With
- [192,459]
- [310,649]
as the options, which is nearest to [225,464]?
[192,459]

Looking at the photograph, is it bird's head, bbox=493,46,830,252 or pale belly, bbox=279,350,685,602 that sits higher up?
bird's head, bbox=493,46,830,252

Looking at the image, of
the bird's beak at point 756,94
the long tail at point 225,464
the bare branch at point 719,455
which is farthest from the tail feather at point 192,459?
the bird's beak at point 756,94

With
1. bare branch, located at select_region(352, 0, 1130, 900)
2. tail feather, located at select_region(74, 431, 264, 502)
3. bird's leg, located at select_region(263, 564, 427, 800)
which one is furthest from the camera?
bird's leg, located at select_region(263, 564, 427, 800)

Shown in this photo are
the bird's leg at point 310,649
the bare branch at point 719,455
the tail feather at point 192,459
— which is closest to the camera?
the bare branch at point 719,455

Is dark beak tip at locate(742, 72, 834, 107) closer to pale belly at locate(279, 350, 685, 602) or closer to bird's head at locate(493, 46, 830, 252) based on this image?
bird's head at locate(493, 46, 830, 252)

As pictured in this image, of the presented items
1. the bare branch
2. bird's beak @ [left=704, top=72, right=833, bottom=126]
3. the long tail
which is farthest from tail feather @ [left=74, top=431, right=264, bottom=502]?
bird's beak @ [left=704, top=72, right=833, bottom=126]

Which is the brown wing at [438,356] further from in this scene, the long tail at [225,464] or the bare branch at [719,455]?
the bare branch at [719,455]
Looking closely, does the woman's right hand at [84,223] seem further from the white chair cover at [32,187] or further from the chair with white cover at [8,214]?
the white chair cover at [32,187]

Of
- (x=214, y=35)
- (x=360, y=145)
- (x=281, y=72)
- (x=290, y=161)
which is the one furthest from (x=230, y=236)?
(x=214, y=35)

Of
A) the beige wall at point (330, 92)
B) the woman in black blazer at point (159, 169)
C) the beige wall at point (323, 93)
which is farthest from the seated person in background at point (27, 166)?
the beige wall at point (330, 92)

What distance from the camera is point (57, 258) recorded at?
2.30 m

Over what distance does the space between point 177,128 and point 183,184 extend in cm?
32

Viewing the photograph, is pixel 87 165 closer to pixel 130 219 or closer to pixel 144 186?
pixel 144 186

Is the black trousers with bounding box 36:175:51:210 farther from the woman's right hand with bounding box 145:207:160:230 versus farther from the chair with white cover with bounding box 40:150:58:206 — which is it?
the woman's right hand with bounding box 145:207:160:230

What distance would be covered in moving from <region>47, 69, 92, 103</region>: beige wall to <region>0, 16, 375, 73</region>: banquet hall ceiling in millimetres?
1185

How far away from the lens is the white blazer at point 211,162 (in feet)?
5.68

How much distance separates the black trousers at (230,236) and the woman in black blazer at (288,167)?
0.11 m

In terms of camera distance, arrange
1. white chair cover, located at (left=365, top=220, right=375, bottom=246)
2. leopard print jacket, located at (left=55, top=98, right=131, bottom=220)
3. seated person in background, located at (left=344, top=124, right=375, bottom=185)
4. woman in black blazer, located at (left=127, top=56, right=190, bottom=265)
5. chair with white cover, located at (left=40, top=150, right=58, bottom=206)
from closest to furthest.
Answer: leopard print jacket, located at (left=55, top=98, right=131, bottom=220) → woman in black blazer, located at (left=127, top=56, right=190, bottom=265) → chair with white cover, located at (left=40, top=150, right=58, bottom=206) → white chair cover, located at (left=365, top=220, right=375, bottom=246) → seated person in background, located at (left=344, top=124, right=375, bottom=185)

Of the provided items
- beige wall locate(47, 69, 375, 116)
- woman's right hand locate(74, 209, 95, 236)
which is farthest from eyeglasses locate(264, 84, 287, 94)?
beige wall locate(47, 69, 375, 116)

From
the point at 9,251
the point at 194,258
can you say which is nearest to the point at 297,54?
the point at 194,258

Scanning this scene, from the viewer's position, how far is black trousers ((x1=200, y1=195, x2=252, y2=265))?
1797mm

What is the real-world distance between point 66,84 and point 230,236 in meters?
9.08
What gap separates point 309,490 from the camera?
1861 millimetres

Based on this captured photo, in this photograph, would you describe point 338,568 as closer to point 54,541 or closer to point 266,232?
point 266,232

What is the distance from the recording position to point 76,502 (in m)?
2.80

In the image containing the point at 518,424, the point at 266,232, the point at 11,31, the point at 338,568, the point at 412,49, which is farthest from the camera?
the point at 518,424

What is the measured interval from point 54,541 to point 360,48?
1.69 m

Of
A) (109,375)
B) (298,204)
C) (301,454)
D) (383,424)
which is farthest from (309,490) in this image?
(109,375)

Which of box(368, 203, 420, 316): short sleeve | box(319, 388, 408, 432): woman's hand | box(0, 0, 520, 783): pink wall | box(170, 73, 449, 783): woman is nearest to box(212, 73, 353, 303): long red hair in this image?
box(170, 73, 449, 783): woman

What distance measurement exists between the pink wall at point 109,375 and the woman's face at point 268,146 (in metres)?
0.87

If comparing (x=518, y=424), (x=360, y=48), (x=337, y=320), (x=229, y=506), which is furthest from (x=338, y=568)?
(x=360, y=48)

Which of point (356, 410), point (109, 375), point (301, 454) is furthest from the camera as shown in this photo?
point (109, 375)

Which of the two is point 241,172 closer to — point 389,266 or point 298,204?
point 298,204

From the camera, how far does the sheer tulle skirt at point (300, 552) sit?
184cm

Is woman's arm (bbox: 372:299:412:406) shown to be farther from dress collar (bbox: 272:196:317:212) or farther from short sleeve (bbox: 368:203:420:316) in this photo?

(STATED GOAL): Recast every line of the records above as a JSON list of strings, with one string per line and blank lines omitted.

(TASK RESULT):
[
  "With",
  "- [192,459]",
  "- [310,649]",
  "as the options, which is nearest to [225,464]?",
  "[192,459]",
  "Looking at the photograph, is it bird's head, bbox=493,46,830,252 or pale belly, bbox=279,350,685,602 that sits higher up?",
  "bird's head, bbox=493,46,830,252",
  "Looking at the image, of",
  "the bird's beak at point 756,94",
  "the long tail at point 225,464",
  "the bare branch at point 719,455",
  "which is farthest from the tail feather at point 192,459?",
  "the bird's beak at point 756,94",
  "With",
  "1. bare branch, located at select_region(352, 0, 1130, 900)",
  "2. tail feather, located at select_region(74, 431, 264, 502)",
  "3. bird's leg, located at select_region(263, 564, 427, 800)",
  "which one is furthest from the camera?",
  "bird's leg, located at select_region(263, 564, 427, 800)",
  "Shown in this photo are",
  "the bird's leg at point 310,649",
  "the bare branch at point 719,455",
  "the tail feather at point 192,459",
  "— which is closest to the camera?",
  "the bare branch at point 719,455",
  "Is dark beak tip at locate(742, 72, 834, 107) closer to pale belly at locate(279, 350, 685, 602) or closer to bird's head at locate(493, 46, 830, 252) based on this image?",
  "bird's head at locate(493, 46, 830, 252)",
  "As pictured in this image, of the presented items",
  "1. the bare branch",
  "2. bird's beak @ [left=704, top=72, right=833, bottom=126]",
  "3. the long tail",
  "which is farthest from tail feather @ [left=74, top=431, right=264, bottom=502]?",
  "bird's beak @ [left=704, top=72, right=833, bottom=126]",
  "Which is the brown wing at [438,356] further from in this scene, the long tail at [225,464] or the bare branch at [719,455]?",
  "the bare branch at [719,455]",
  "Looking closely, does the woman's right hand at [84,223] seem further from the white chair cover at [32,187] or further from the chair with white cover at [8,214]?",
  "the white chair cover at [32,187]",
  "Of",
  "- (x=214, y=35)",
  "- (x=360, y=145)",
  "- (x=281, y=72)",
  "- (x=290, y=161)",
  "which is the one furthest from (x=230, y=236)?",
  "(x=214, y=35)",
  "Of",
  "A) the beige wall at point (330, 92)",
  "B) the woman in black blazer at point (159, 169)",
  "C) the beige wall at point (323, 93)",
  "which is farthest from the seated person in background at point (27, 166)?",
  "the beige wall at point (330, 92)",
  "What distance from the camera is point (57, 258) recorded at?",
  "2.30 m",
  "Over what distance does the space between point 177,128 and point 183,184 extend in cm?",
  "32",
  "Viewing the photograph, is pixel 87 165 closer to pixel 130 219 or closer to pixel 144 186?",
  "pixel 144 186",
  "Is the black trousers with bounding box 36:175:51:210 farther from the woman's right hand with bounding box 145:207:160:230 versus farther from the chair with white cover with bounding box 40:150:58:206 — which is it?",
  "the woman's right hand with bounding box 145:207:160:230",
  "What distance would be covered in moving from <region>47, 69, 92, 103</region>: beige wall to <region>0, 16, 375, 73</region>: banquet hall ceiling in millimetres?",
  "1185",
  "How far away from the lens is the white blazer at point 211,162 (in feet)?",
  "5.68",
  "How much distance separates the black trousers at (230,236) and the woman in black blazer at (288,167)?",
  "0.11 m",
  "In terms of camera distance, arrange",
  "1. white chair cover, located at (left=365, top=220, right=375, bottom=246)",
  "2. leopard print jacket, located at (left=55, top=98, right=131, bottom=220)",
  "3. seated person in background, located at (left=344, top=124, right=375, bottom=185)",
  "4. woman in black blazer, located at (left=127, top=56, right=190, bottom=265)",
  "5. chair with white cover, located at (left=40, top=150, right=58, bottom=206)",
  "from closest to furthest.",
  "Answer: leopard print jacket, located at (left=55, top=98, right=131, bottom=220) → woman in black blazer, located at (left=127, top=56, right=190, bottom=265) → chair with white cover, located at (left=40, top=150, right=58, bottom=206) → white chair cover, located at (left=365, top=220, right=375, bottom=246) → seated person in background, located at (left=344, top=124, right=375, bottom=185)",
  "Of the provided items",
  "- beige wall locate(47, 69, 375, 116)",
  "- woman's right hand locate(74, 209, 95, 236)",
  "which is farthest from eyeglasses locate(264, 84, 287, 94)?",
  "beige wall locate(47, 69, 375, 116)",
  "From",
  "the point at 9,251",
  "the point at 194,258",
  "can you say which is nearest to the point at 297,54?",
  "the point at 194,258",
  "Scanning this scene, from the viewer's position, how far is black trousers ((x1=200, y1=195, x2=252, y2=265))?",
  "1797mm",
  "What is the real-world distance between point 66,84 and point 230,236 in meters?",
  "9.08",
  "What gap separates point 309,490 from the camera?",
  "1861 millimetres",
  "Based on this captured photo, in this photograph, would you describe point 338,568 as closer to point 54,541 or closer to point 266,232?",
  "point 266,232",
  "What is the distance from the recording position to point 76,502 (in m)?",
  "2.80",
  "In the image containing the point at 518,424, the point at 266,232, the point at 11,31, the point at 338,568, the point at 412,49, which is farthest from the camera?",
  "the point at 518,424",
  "What is the measured interval from point 54,541 to point 360,48?",
  "1.69 m",
  "Of",
  "A) (109,375)",
  "B) (298,204)",
  "C) (301,454)",
  "D) (383,424)",
  "which is farthest from (309,490) in this image?",
  "(109,375)",
  "Which of box(368, 203, 420, 316): short sleeve | box(319, 388, 408, 432): woman's hand | box(0, 0, 520, 783): pink wall | box(170, 73, 449, 783): woman is nearest to box(212, 73, 353, 303): long red hair in this image?",
  "box(170, 73, 449, 783): woman",
  "What distance measurement exists between the pink wall at point 109,375 and the woman's face at point 268,146 (in metres)?",
  "0.87",
  "If comparing (x=518, y=424), (x=360, y=48), (x=337, y=320), (x=229, y=506), which is furthest from (x=338, y=568)?",
  "(x=360, y=48)",
  "Which of point (356, 410), point (109, 375), point (301, 454) is furthest from the camera as shown in this photo?",
  "point (109, 375)",
  "Which of the two is point 241,172 closer to — point 389,266 or point 298,204?",
  "point 298,204",
  "From the camera, how far does the sheer tulle skirt at point (300, 552) sit?",
  "184cm",
  "Is woman's arm (bbox: 372:299:412:406) shown to be farther from dress collar (bbox: 272:196:317:212) or farther from short sleeve (bbox: 368:203:420:316) in this photo?"
]